Battle Royale est le premier roman de l’auteur japonais Takami Koushun, qui travaille actuellement à un second ouvrage. Battle Royale a remporté un grand succès aussi bien au Japon qu’en Occident, ce qui a conduit à plusieurs adaptations, en film et en manga principalement.
Bienvenue dans le Programme
L’histoire se déroule dans la République de Grande Asie, dictature militaire qui a remplacé l’Empire du Japon à la fin de la seconde guerre mondiale. Afin de maintenir l’ordre et l’obéissance du peuple, le gouvernement organise tous les ans le Programme, présenté comme un « jeu », qui implique une classe de troisième dans chaque département. Les élèves sont littéralement « enlevés », souvent au cours d’un voyage de classe, déportés sur un terrain vide – en l’occurrence une île – et doivent s’entretuer. Le dernier survivant gagne un autographe du chef de l’Etat et une pension à vie.
Le roman met en scène, sur une île, le déroulement du Programme au sein de la classe de troisième tirée au sort dans le département de X. Nous suivons les personnages récurrents dans leur fuite, leurs stratégies pour tenter de s’en sortir ou leur adhésion pleine et entière au Programme.
Anticipation et réalité alternative
L’action du roman, qui se situe dans une réalité alternative, est bien construite : le rythme ne faiblit pas, alternant scènes d’action pure, réflexions politiques ou flash-back pour nous introduire dans le passé des personnages. Les réactions des élèves soumis à l’intense pression du Programme sont bien analysées : on comprend pourquoi untel se met à paniquer, pourquoi un autre choisit de participer plutôt que de s’allier avec d’autres camarades... pourquoi le Programme, qui paraît si horrible au début, fonctionne finalement.
Les détails de la vie quotidienne d’un collégien – téléphone portable, club de sport ou sorties – évoqués dans les souvenirs des personnages, sont également là pour soutenir l’intrigue et la replacer dans un contexte de réalité déformée par l’horreur du jeu.
Manque de crédibilité
Cependant, on peut déplorer le manque de crédibilité de certains personnages ou de certaines situations, alors même que le roman se veut une description réaliste d’une horreur devenue banale. Les élèves, sensés n’avoir que quatorze ou quinze ans sont capables d’avoir de profondes réflexions sur la vie ou sur la politique de leur pays, certains ont un passé très lourdement chargé – hacker, prostituée ou musicien surdoué – beaucoup sont des champions de sport… Le tout concentré dans une seule classe de troisième. On ne peut s’empêcher de penser que ceux-ci sont plus dimensionnés pour le manga que pour le roman, leurs capacités physiques ou intellectuelles étant clairement hors du commun et les rapprochant des « héros » ou des « méchants » classiques, sans rapport avec des collégiens ordinaires.

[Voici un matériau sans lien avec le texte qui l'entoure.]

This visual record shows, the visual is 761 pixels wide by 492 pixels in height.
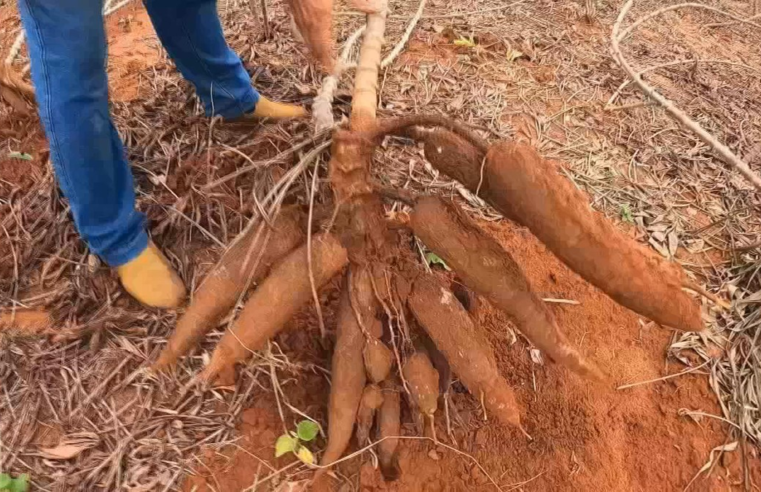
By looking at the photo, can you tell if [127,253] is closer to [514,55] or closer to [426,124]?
[426,124]

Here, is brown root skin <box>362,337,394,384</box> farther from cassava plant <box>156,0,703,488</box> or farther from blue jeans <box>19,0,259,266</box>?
blue jeans <box>19,0,259,266</box>

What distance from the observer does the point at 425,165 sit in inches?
74.4

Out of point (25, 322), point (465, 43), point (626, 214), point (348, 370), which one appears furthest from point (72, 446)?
point (465, 43)

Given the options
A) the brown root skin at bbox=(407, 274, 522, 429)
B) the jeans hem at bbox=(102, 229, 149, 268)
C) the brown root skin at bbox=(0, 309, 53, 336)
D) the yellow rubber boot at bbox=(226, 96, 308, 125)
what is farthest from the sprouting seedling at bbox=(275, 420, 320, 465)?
the yellow rubber boot at bbox=(226, 96, 308, 125)

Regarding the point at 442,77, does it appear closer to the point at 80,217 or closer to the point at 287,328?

On peut par ailleurs regretter des faiblesses dans la traduction, ainsi que des coquilles nombreuses qui ne facilitent pas la lecture. Je tiens aussi à souligner un manque de clarté certain dans la présentation des personnages - tantôt nommés dans l'ordre japonais nom de famille/prénom, tantôt dans l'ordre français - d'autant que ceux-ci ont des patronymes typiques, ce qui les rend plus difficiles à retenir pour un lecteur occidental.
Malgré ses faiblesses, c'est un roman dépaysant, idéal pour occuper un week-end ou tout simplement pour se changer les idées.